アップデータと関連ツールを強制的にビルドするには、.userconfig
ファイルに次の行を追加してください:
export B2G_UPDATER=1
Gaia 開発者モードを有効にする
アプリの開発や gaia をハックする計画がある場合、様々な役立つ設定を自動的にセットして、端末で用意に作業できます。例えば、自動的にリモートデバッグ機能を有効にし、デバッグ接続開始時にプロンプトを無効にすることができます。
必要な設定は、.userconfig
ファイルに次の export 文を追加するだけです:
export DEVICE_DEBUG=1
Valgrind を有効にする
Valgrind は、アプリのメモリやスレッドの問題をデバッグするのに役立つデバッグツールです。Valgrind を実行するための詳細情報は、Debugging B2G using valgrind を参照してください。

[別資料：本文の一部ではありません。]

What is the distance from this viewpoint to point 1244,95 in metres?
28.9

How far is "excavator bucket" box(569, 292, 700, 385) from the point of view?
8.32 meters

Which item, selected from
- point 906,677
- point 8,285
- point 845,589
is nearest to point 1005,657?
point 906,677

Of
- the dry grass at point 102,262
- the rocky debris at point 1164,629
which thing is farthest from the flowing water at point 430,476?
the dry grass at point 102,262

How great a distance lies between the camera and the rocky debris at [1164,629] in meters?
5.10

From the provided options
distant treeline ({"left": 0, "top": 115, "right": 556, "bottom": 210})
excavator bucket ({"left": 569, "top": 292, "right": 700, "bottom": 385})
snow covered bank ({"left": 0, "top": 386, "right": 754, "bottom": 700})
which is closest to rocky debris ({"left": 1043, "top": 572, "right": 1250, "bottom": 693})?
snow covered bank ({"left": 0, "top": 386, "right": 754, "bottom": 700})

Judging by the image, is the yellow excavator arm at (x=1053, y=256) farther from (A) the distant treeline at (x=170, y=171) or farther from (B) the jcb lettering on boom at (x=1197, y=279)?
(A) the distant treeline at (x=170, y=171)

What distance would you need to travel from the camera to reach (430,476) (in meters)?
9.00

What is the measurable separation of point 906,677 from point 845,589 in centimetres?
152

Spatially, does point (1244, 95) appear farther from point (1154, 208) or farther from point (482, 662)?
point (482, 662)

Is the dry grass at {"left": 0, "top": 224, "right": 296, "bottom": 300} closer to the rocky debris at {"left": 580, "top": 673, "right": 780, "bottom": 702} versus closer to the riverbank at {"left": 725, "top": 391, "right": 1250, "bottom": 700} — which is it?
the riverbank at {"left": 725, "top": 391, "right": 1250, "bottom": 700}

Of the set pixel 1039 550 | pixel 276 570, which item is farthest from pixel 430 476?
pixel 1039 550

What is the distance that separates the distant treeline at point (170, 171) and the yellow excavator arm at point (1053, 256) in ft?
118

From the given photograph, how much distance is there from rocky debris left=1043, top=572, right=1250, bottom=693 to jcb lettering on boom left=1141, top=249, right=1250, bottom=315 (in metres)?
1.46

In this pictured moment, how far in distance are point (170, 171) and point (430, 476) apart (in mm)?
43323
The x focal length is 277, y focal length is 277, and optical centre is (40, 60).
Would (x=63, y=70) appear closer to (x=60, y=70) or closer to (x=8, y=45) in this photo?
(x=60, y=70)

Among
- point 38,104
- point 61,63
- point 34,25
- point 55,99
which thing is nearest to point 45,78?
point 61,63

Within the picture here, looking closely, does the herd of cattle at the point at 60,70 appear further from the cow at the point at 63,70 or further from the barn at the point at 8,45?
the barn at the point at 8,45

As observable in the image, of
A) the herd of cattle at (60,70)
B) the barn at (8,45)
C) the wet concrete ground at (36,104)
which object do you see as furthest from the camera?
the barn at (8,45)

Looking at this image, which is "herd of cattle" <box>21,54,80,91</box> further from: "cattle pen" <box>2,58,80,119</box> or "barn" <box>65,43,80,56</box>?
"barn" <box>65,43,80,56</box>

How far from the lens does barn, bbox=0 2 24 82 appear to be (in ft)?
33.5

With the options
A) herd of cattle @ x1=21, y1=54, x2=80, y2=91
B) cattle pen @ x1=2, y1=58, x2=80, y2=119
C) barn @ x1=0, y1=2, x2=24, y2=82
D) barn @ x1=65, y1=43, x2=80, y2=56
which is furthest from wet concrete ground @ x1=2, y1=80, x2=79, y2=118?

B2G 下で Valgrind を使用するには、.userconfig
に次の export 文を追加します:
export B2G_VALGRIND=1
既定のホストコンパイラの変更方法
GCC 4.7 以降を既定のコンパイラとして使用する最近のディストリビューションでは、ビルド可能にするため、選んだプラットフォームに応じて古いバージョンを指定する必要があります。そうするには .userconfig
ファイルに次の 2 行を追加します。CC
と CXX
変数を、別の C と C++ コンパイラを使うように設定します。例えば Ubuntu 12.10 で GCC 4.6 を使うには次のようにします:
export CC=gcc-4.6 export CXX=g++-4.6
または、ソースからビルドしたバージョンを使っている場合、実行ファイルへのフルパスを記述します:
export CC=/opt/gcc-4.6.4/bin/gcc export CXX=/opt/gcc-4.6.4/bin/g++
独自の Gecko オブジェクトツリーの場所を指定する
gecko ソースツリーとその他のビルドオプションを一旦変更した場合、オブジェクトが格納される場所も変更したくなるでしょう (つまり、例えば全てのデバッグ用オブジェクトを非デバッグ用オブジェクトのツリーと別にするなど)。次のようにします:
export GECKO_OBJDIR=${GECKO_PATH}/objdir-gonk-debug
${GECKO_PATH}
を使うと、異なる gecko ツリー (例: central, beta, aurora など) を切り替えるのが楽になります。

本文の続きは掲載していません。